EXERCISE OBJECTIVE:
Continue the article below on the Washington Park Cemetery exhibition, starting after its last sentence.

Cemetery’s story is revealing piece of city’s history

Jennifer Colton’s image is part of the exhibition “Higher Ground: Honoring Washington Park Cemetery, Its People and Place,” at The Sheldon through Aug. 26.

By Sarah Weinman

Even though I’ve lived in St. Louis for nearly my whole life, there is plenty of history here about which I still haven’t learned. The exhibition “Higher Ground: Honoring Washington Park Cemetery, Its People and Place” at the Sheldon Arts Foundation highlights an overlooked aspect of the city’s history.

It follows the cemetery’s past and present through art and artifacts on display. Artworks include 50 photographs by Jennifer Colton, three videos by Denise Ward-Brown, and a sculpture installation and animated film by Dail Chambers.

MATERIAL PROVIDED:
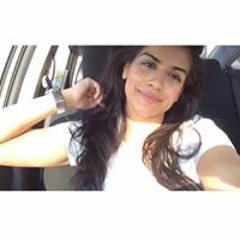 sanaina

ANSWER SPACE:
Washington Park Cemetery was created in 1920 for African-Americans. For almost 70 years, it was the largest black cemetery in the region. Despite its prominence, the site has been disturbed multiple times by urban expansion: in 1955 when Interstate 70 was built, which divided the cemetery in half; when Lambert Airport was expanded, causing 12,000 bodies to be moved in order to accommodate the new runway; and in the 1990s with the extension of MetroLink. The neglect of past owners of the cemetery contributed to its problems, but today volunteers and its present owner, Kevin Bailey, whose father is buried there, are working to restore it.

Colton’s photographs depict overgrown parts of the cemetery: tall weeds, tangled brush, and gravestones on cleared land. Many of her pieces are difficult to view because they document previous poor treatment of the cemetery.

Denise Ward-Brown’s videos, both titled “Home Going”, provide a more optimistic outlook. They focus on interviews; footage of people trying to find the burial plots of relatives among the overgrowth; and volunteers cleaning up the cemetery.

The most whimsical piece in the exhibition is Dail Chambers’ video, titled “Sankofa: A Collective Mythology.” It follows her genealogical search for her grandmother and continues with her discovery of other ancestors. The video alternates between vignettes of Chambers writing statements about her family on a chalkboard, and stop-animation video clips. One clip features Harriet and Dred Scott as paper doll-like figures with articulated limbs, moving around on a collaged background.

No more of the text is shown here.